In his recent column, Prof. Robert Reich is saying that the rich are getting richer and the poor are getting poorer; and that this is not good for the economy. I can agree.
As a remedy, Prof. Reich is recommending extended government spending. He does not say where the government should take the money from. It could be done by taxing the rich (which usually means slowing the economy, thus affecting the poor the most), or by printing extra money (which means inflation, thus also hurting the poor the most).
The key to a free market is the “free” part. The more freedom all market participants have, the less likely it is that wide disparities in wealth distribution occur. Government oversight means that for the sake of the good of society some market players have their freedom limited. But, who can afford to pay lobbyists to have their interests prevail in government decisions? Government intervention produces results opposite to the stated intent — it limits the freedoms of small market players and empowers mega-corporations.
The way out of our crisis is to limit further the influence of government over the economy, so that even if someone could afford to buy political influence, there would be very little to sell. When problems arise because some market players have more freedom than others, the solution is not to limit freedoms they have, but to extend freedom to all market players. By giving more freedom to everybody, not only to those who can hire Washington lobbyists, we can revive the economic strength of the middle class, flatten the wealth distribution, and make the whole country richer in the process.

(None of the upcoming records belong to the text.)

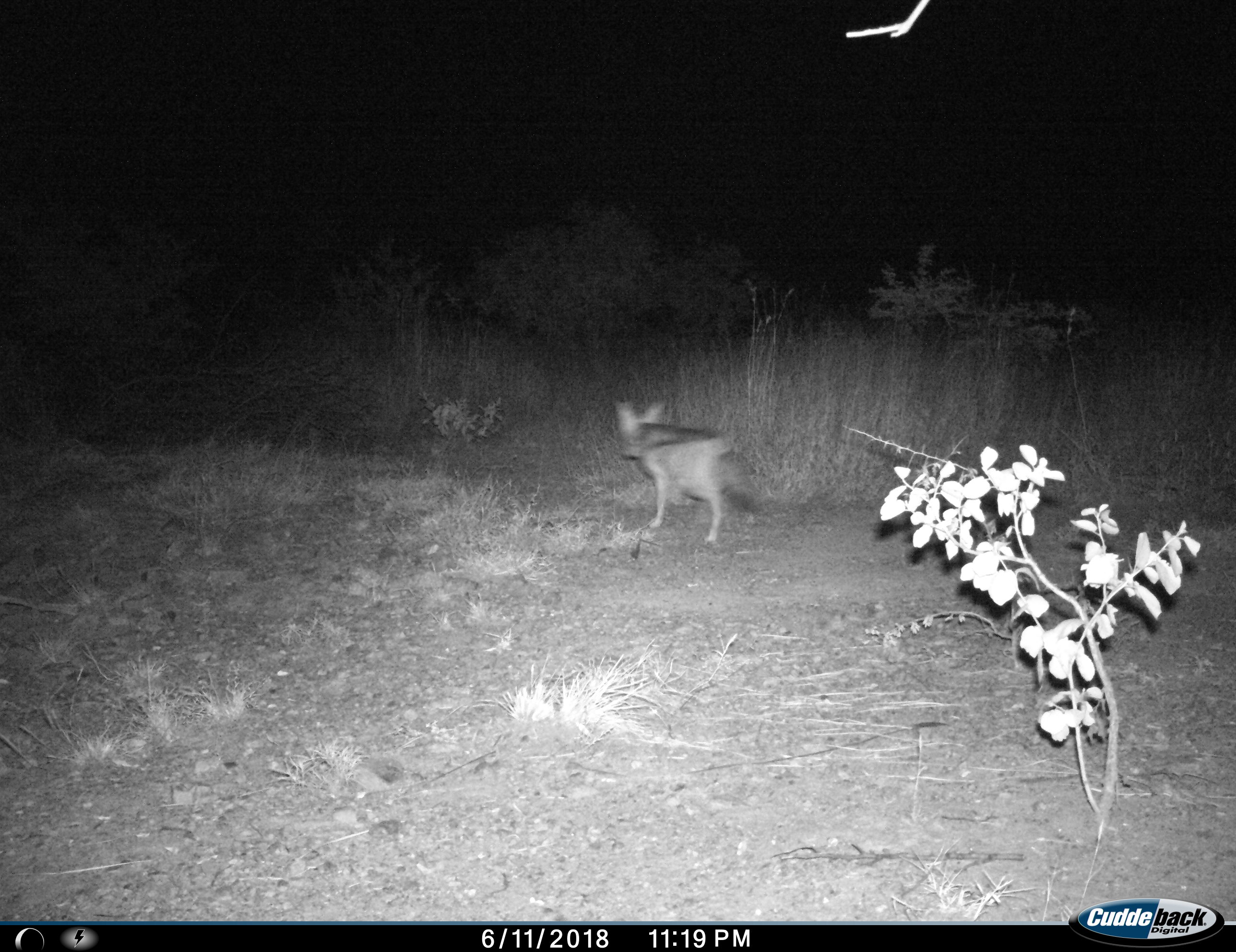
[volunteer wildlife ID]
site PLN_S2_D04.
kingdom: Animalia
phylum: Chordata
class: Mammalia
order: Carnivora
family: Canidae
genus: Lupulella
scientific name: Lupulella mesomelas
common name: black-backed jackal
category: jackalblackbacked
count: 1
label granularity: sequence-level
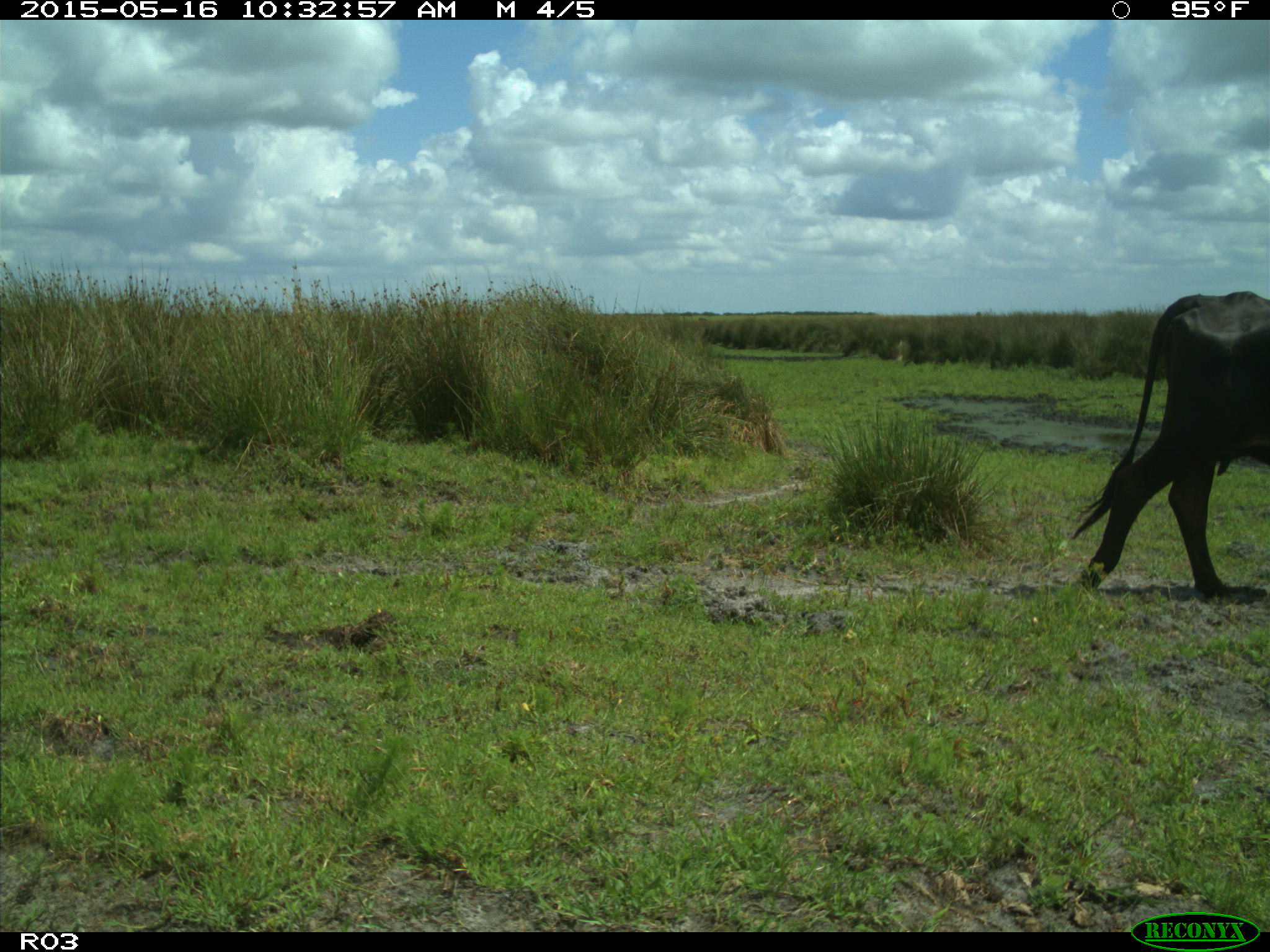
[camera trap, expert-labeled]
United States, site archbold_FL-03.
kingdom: Animalia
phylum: Chordata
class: Mammalia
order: Artiodactyla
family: Bovidae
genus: Bos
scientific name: Bos taurus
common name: domestic cow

The free market could be seen as a cruel political concept. However, it is the “cruelty” of an accountant telling us that two plus two is always four, regardless of how we feel about it. By using terms like “fiscal hawks,” Prof. Reich defines himself as motivated by those feelings, not the cold logic of an accountant.
Lastly, Prof. Reich writes: “Income-tax cuts go mainly to upper-income people, and they tend to save rather than spend.” What happens to that money saved? Do they rot in the bank basements, or do they finance new ventures?
Behind Prof. Reich’s reasoning is an everlasting longing for a harmonious society. Unfortunately, society is a part of nature, and as always in nature, there are quiet moments and stormy ones. What is the philosophical reason for the expectation that we should have only rosy days? What is the background for the conviction that we have the knowledge and means to protect us from periodic economic hardships? At my Marxism-Leninism classes, I was told that socialism is better as it protects us from the periodic recessions of the capitalist system. It was actually accomplished by putting the economy in permanent stagnation; something I experienced first-hand in my native Poland.
Keynesianism, in its very concept, is oriented toward preserving the existing order. It is a mitigated form of socialism. In the free market approach, after every storm new horizons arise, and new opportunities along with them. Biblically, we were advised to build an ark to navigate throughout the deluge. Not everybody built an ark, not everybody survived. We can support public policies helping more individuals to build the arks needed to navigate throughout current economic turmoil. Prof. Reich wants to put the government into the business of stopping the deluge.
In Prof. Reich’s view, we have to give more of our money and relinquish more of our powers to bureaucrats, hoping that they will be smarter then we are and somehow bring back the sweetness of the prosperity of the last two decades.
In my view, we have to face the cruelty of the numbers telling us that some of the things we have been doing so far, or the way we have been doing them, do not add up. We have to endure the pain of change, and find new ways and new opportunities out of this experience.